» Aim of the exercise: Write the next part of the Berkshire Hathaway article below, starting after its final sentence.

Berkshire: An Exceptional Company with an Attractive Valuation
Andrés is a member of The Motley Fool Blog Network -- entries represent the personal opinion of the blogger and are not formally edited.
It´s no secret at all that Warren Buffett is one of the greatest investors of all times, and the fact that Berkshire Hathaway (NYSE: BRK-A) (NYSE: BRK-B) has delivered outstanding returns through several decades is widely understood by investors all over the planet. However, there is still a lot to learn by digging deep into the company, and investors should not dismiss the possibility of investing in Berkshire at current, historically cheap, levels.
The Biggest of the Investing Giants
A recently published paper by Andrea Frazzini and David Kabiller finds some fascinating conclusions about Berkshire´s performance over the last three decades, especially when measured in comparison to other stocks or funds.
According to the authors:
A dollar invested in Berkshire Hathaway in November 1976 would have been worth more than $1500 at the end of 2011. Over this time, Berkshire realized an average annual return of 19.0% in excess of the T-Bill rate, significantly outperforming the general stock market’s average excess return of 6.1%.
Not only in comparison to market indexes has Berkshire been really fabulous, in terms of Sharpe ratio – a measure of returns adjusted by volatility – Berkshire comes ahead of each and every stock and mutual fund with more than 30 years in existence.
Looking at all U.S. stocks from 1926 to 2011 that have been traded for more than 30 years, we find that Berkshire Hathaway has the highest Sharpe ratio among all. Similarly, Berkshire has a higher Sharpe ratio than all U.S. mutual funds that have been around for more than 30 years.
How He Does It
Buffett has not achieved this performance by investing in high risk companies; quite on the contrary, Berkshire´s portfolio is comprised mostly of big and stable businesses with rock solid competitive advantages.
Berkshire’s returns can thus largely be explained by the use of leverage combined with a focus on cheap, safe, quality stocks.
The article estimates that Berkshire´s leverage ratio is in the 1.6 to 1 zone, but Buffett´s secret source when it comes to leverage consists on paying an almost ridiculously low cost on those funds. The estimated average annual cost of Berkshire’s insurance float is only 2.2%, more than 3 percentage points below the average T-bill rate, according to the authors.

» Excerpted records:
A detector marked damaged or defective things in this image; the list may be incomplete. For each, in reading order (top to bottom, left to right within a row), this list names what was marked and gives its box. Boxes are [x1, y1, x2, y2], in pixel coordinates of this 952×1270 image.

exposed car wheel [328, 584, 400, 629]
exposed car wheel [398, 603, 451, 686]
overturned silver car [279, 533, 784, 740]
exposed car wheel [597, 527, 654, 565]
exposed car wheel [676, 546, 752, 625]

* * *

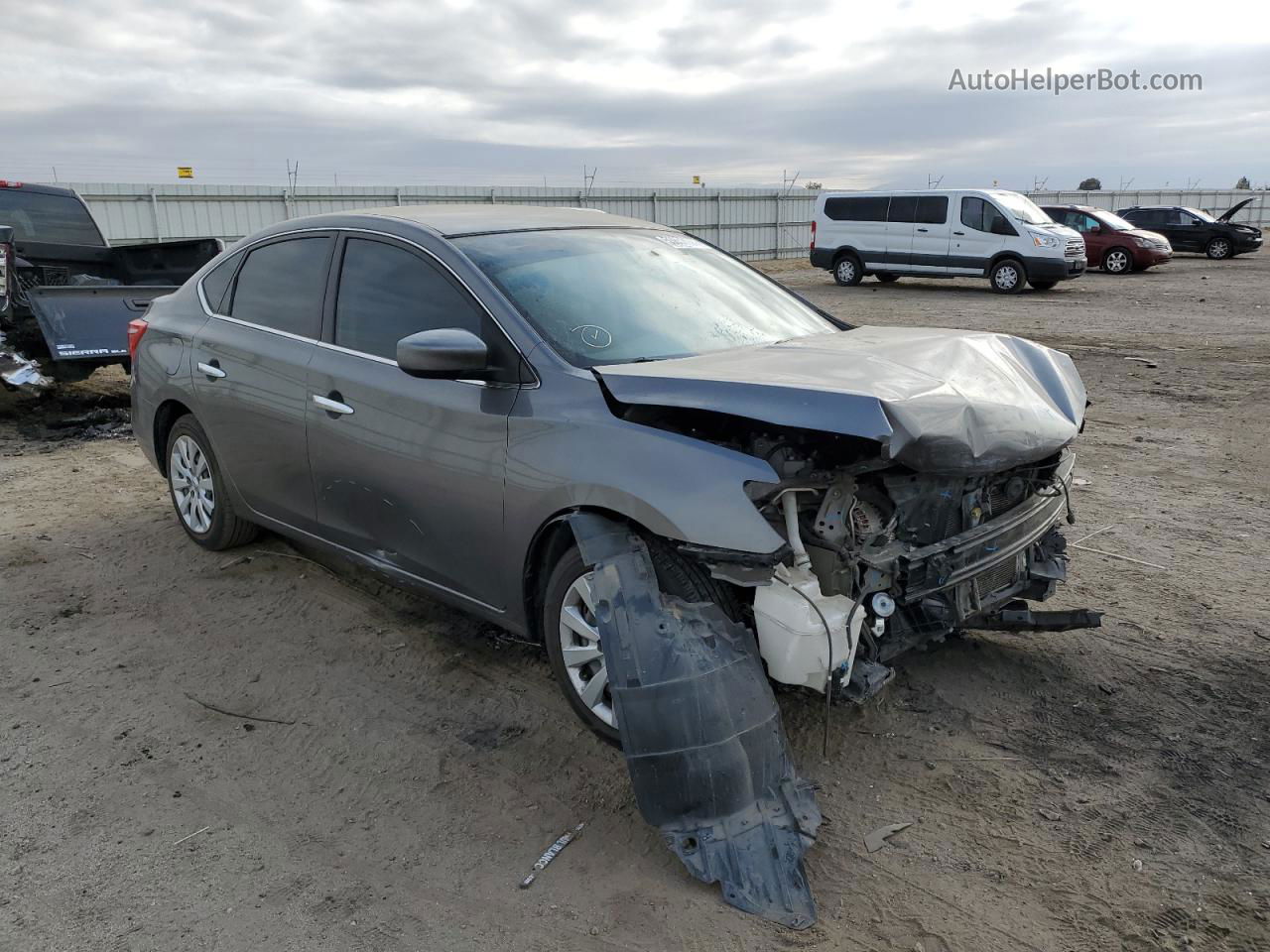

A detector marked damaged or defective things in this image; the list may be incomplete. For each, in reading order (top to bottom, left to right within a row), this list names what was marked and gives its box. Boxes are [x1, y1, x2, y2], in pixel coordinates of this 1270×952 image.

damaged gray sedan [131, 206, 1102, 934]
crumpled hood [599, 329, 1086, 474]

--

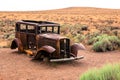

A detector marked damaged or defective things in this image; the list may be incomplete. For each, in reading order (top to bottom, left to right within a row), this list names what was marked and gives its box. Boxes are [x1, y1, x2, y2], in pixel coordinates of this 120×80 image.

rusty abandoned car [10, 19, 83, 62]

» Reply:
Buffett has been quite explicit on the utmost importance of low financing cost for Berkshire coming from its insurance operations. The Oracle states in his 2004 letter to shareholders:
The source of our insurance funds is “float,” which is money that doesn’t belong to us but that we temporarily hold. Most of our float arises because (1) premiums are paid upfront though the service we provide – insurance protection – is delivered over a period that usually covers a year and; (2) loss events that occur today do not always result in our immediately paying claims, because it sometimes takes many years for losses to be reported (asbestos losses would be an example), negotiated and settled.
Float is wonderful – if it doesn’t come at a high price. Its cost is determined by underwriting results, meaning how the expenses and losses we will ultimately pay compare with the premiums we have received. When an underwriting profit is achieved – as has been the case at Berkshire in about half of the 38 years we have been in the insurance business – float is better than free. In such years, we are actually paid for holding other people’s money.
Basically, Buffett capitalizes his access to ultra-low costs of capital to leverage his assets and put that money to work in reliable, high quality, companies. The strategy sounds quite simple, but the returns have been astronomical in comparison to other alternatives.
Berkshire is Cheap and Growing
One point worth noting is that Berkshire is currently trading at historically low valuations. The Price to Book Value ratio of the company is barely above 1.1, levels at which Buffett has expressed his belief that the stock is cheap enough to merit a share buyback plan. From this perspective, downside risk should be contained by the possibility of a buyback, and upside potential is quite high from a valuation point of view.
And the company is still fine tuning its portfolio for higher growth ahead. Positions like Kraft and Johnson and Johnson have been sold lately, while Berkshire has taken a big position of nearly 18% of its portfolio in IBM. Traditional holdings in conservative sectors like food and healthcare are being sold to fund new positions in businesses like technology consulting.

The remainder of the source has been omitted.